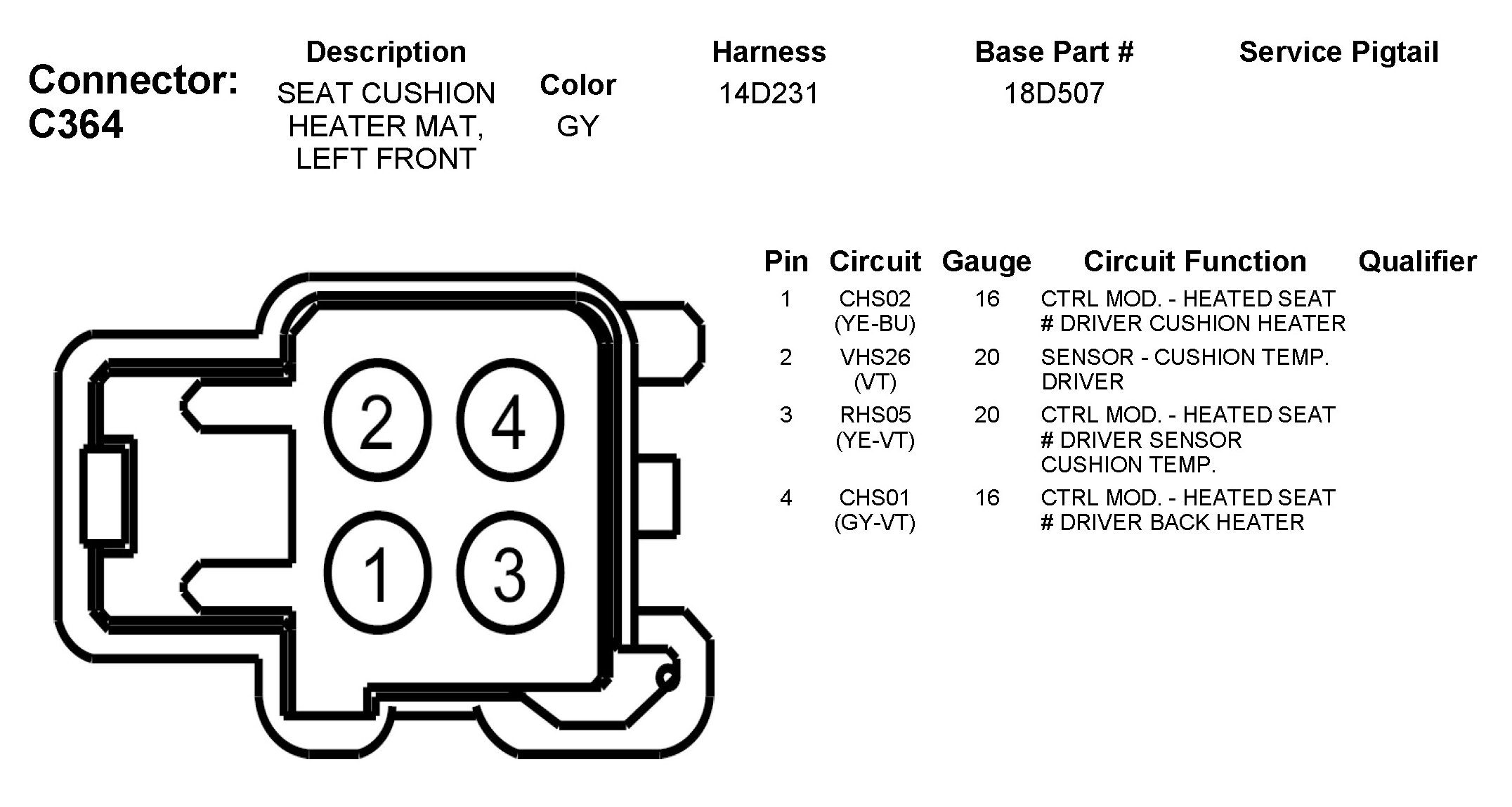 Connector: C364

| Description | Color | Harness | Base Part # | Service Pigtail |
|---|---|---|---|---|
| SEAT CUSHION HEATER MAT, LEFT FRONT | GY | 14D231 | 18D507 | |

2 4
1 3

| Pin | Circuit | Gauge | Circuit Function | Qualifier |
|---|---|---|---|---|
| 1 | CHS02 (YE-BU) | 16 | CTRL MOD. - HEATED SEAT # DRIVER CUSHION HEATER | |
| 2 | VHS26 (VT) | 20 | SENSOR - CUSHION TEMP. DRIVER | |
| 3 | RHS05 (YE-VT) | 20 | CTRL MOD. - HEATED SEAT # DRIVER SENSOR CUSHION TEMP. | |
| 4 | CHS01 (GY-VT) | 16 | CTRL MOD. - HEATED SEAT # DRIVER BACK HEATER | |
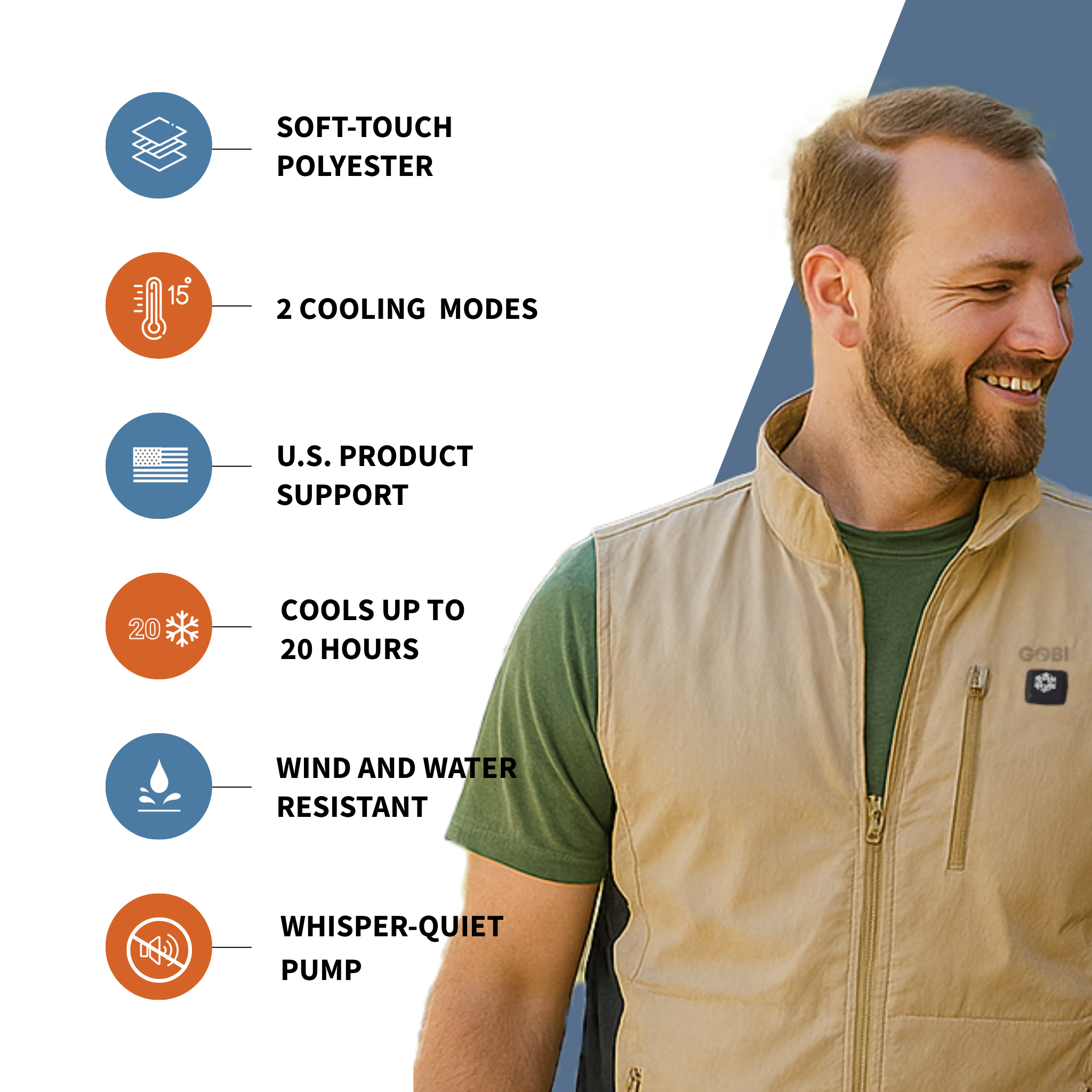 SOFT-TOUCH POLYESTER

15°

2 COOLING MODES

U.S. PRODUCT SUPPORT

20

COOLS UP TO 20 HOURS

WIND AND WATER RESISTANT

WHISPER-QUIET PUMP

GOBI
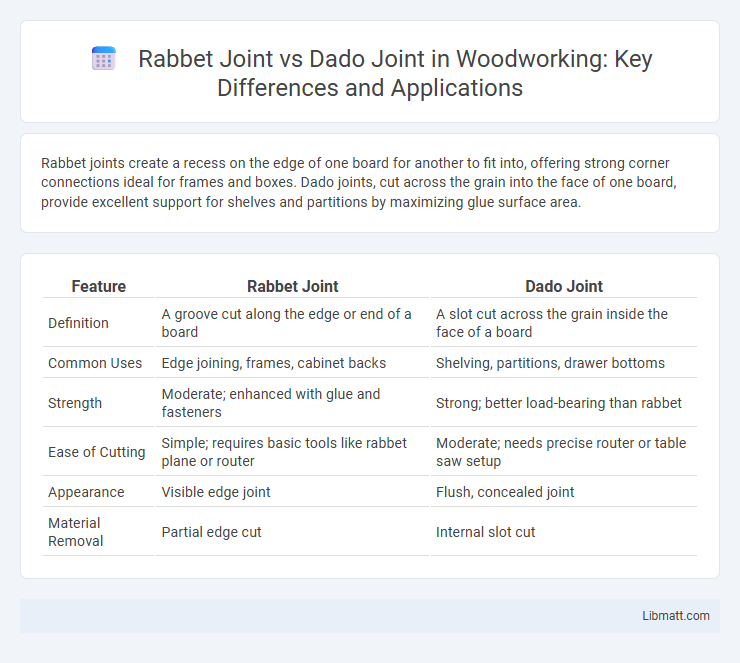 Rabbet Joint vs Dado Joint in Woodworking: Key Differences and Applications

Rabbet joints create a recess on the edge of one board for another to fit into, offering strong corner connections ideal for frames and boxes. Dado joints, cut across the grain into the face of one board, provide excellent support for shelves and partitions by maximizing glue surface area.

| Feature | Rabbet Joint | Dado Joint |
|---|---|---|
| Definition | A groove cut along the edge or end of a board | A slot cut across the grain inside the face of a board |
| Common Uses | Edge joining, frames, cabinet backs | Shelving, partitions, drawer bottoms |
| Strength | Moderate; enhanced with glue and fasteners | Strong; better load-bearing than rabbet |
| Ease of Cutting | Simple; requires basic tools like rabbet plane or router | Moderate; needs precise router or table saw setup |
| Appearance | Visible edge joint | Flush, concealed joint |
| Material Removal | Partial edge cut | Internal slot cut |

Libmatt.com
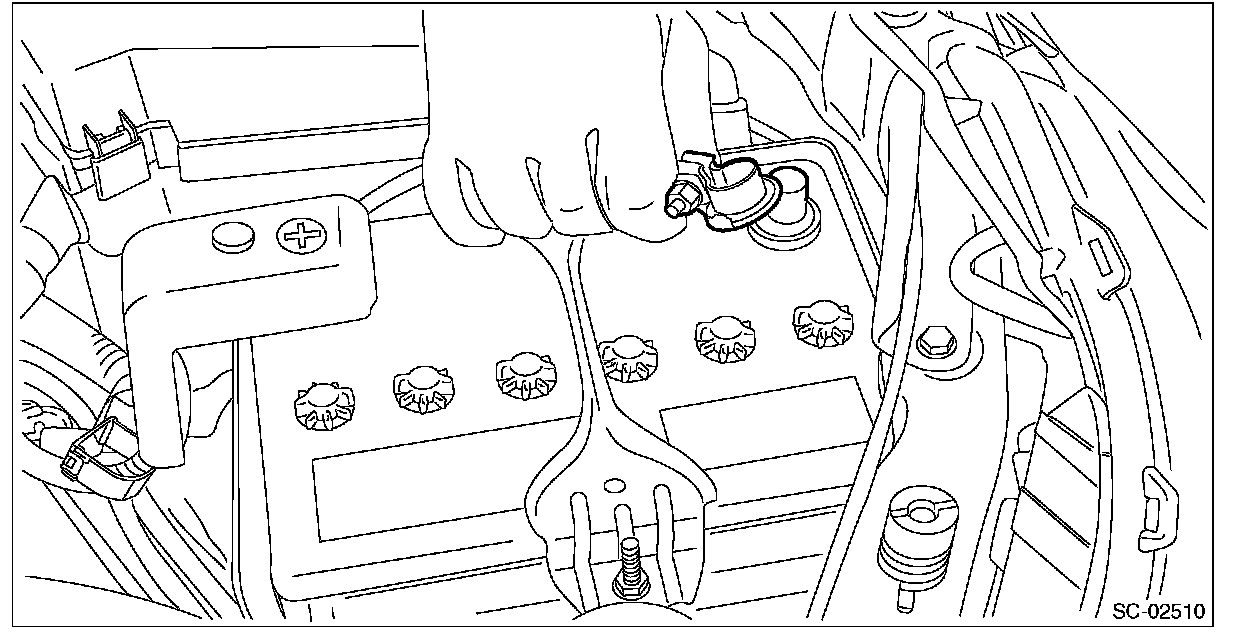 SC-02510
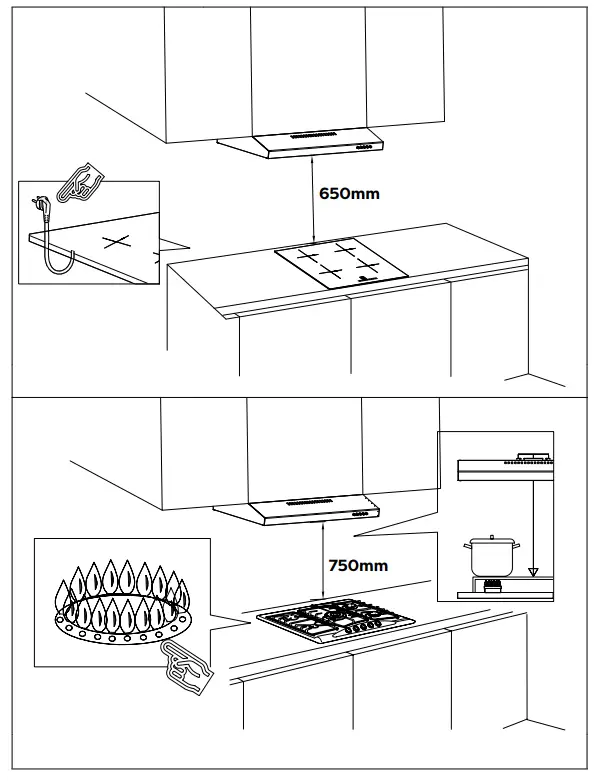 650mm

750mm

- ASSIGNED TASK -
Give back each entry exactly as it appears, with no pictures.

- YOUR SOLUTION -
 Connector: C364

| Description | Color | Harness | Base Part # | Service Pigtail |
|---|---|---|---|---|
| SEAT CUSHION HEATER MAT, LEFT FRONT | GY | 14D231 | 18D507 | |

2 4
1 3

| Pin | Circuit | Gauge | Circuit Function | Qualifier |
|---|---|---|---|---|
| 1 | CHS02 (YE-BU) | 16 | CTRL MOD. - HEATED SEAT # DRIVER CUSHION HEATER | |
| 2 | VHS26 (VT) | 20 | SENSOR - CUSHION TEMP. DRIVER | |
| 3 | RHS05 (YE-VT) | 20 | CTRL MOD. - HEATED SEAT # DRIVER SENSOR CUSHION TEMP. | |
| 4 | CHS01 (GY-VT) | 16 | CTRL MOD. - HEATED SEAT # DRIVER BACK HEATER | |
 SOFT-TOUCH POLYESTER

15°

2 COOLING MODES

U.S. PRODUCT SUPPORT

20

COOLS UP TO 20 HOURS

WIND AND WATER RESISTANT

WHISPER-QUIET PUMP

GOBI
 Rabbet Joint vs Dado Joint in Woodworking: Key Differences and Applications

Rabbet joints create a recess on the edge of one board for another to fit into, offering strong corner connections ideal for frames and boxes. Dado joints, cut across the grain into the face of one board, provide excellent support for shelves and partitions by maximizing glue surface area.

| Feature | Rabbet Joint | Dado Joint |
|---|---|---|
| Definition | A groove cut along the edge or end of a board | A slot cut across the grain inside the face of a board |
| Common Uses | Edge joining, frames, cabinet backs | Shelving, partitions, drawer bottoms |
| Strength | Moderate; enhanced with glue and fasteners | Strong; better load-bearing than rabbet |
| Ease of Cutting | Simple; requires basic tools like rabbet plane or router | Moderate; needs precise router or table saw setup |
| Appearance | Visible edge joint | Flush, concealed joint |
| Material Removal | Partial edge cut | Internal slot cut |

Libmatt.com
 SC-02510
 650mm

750mm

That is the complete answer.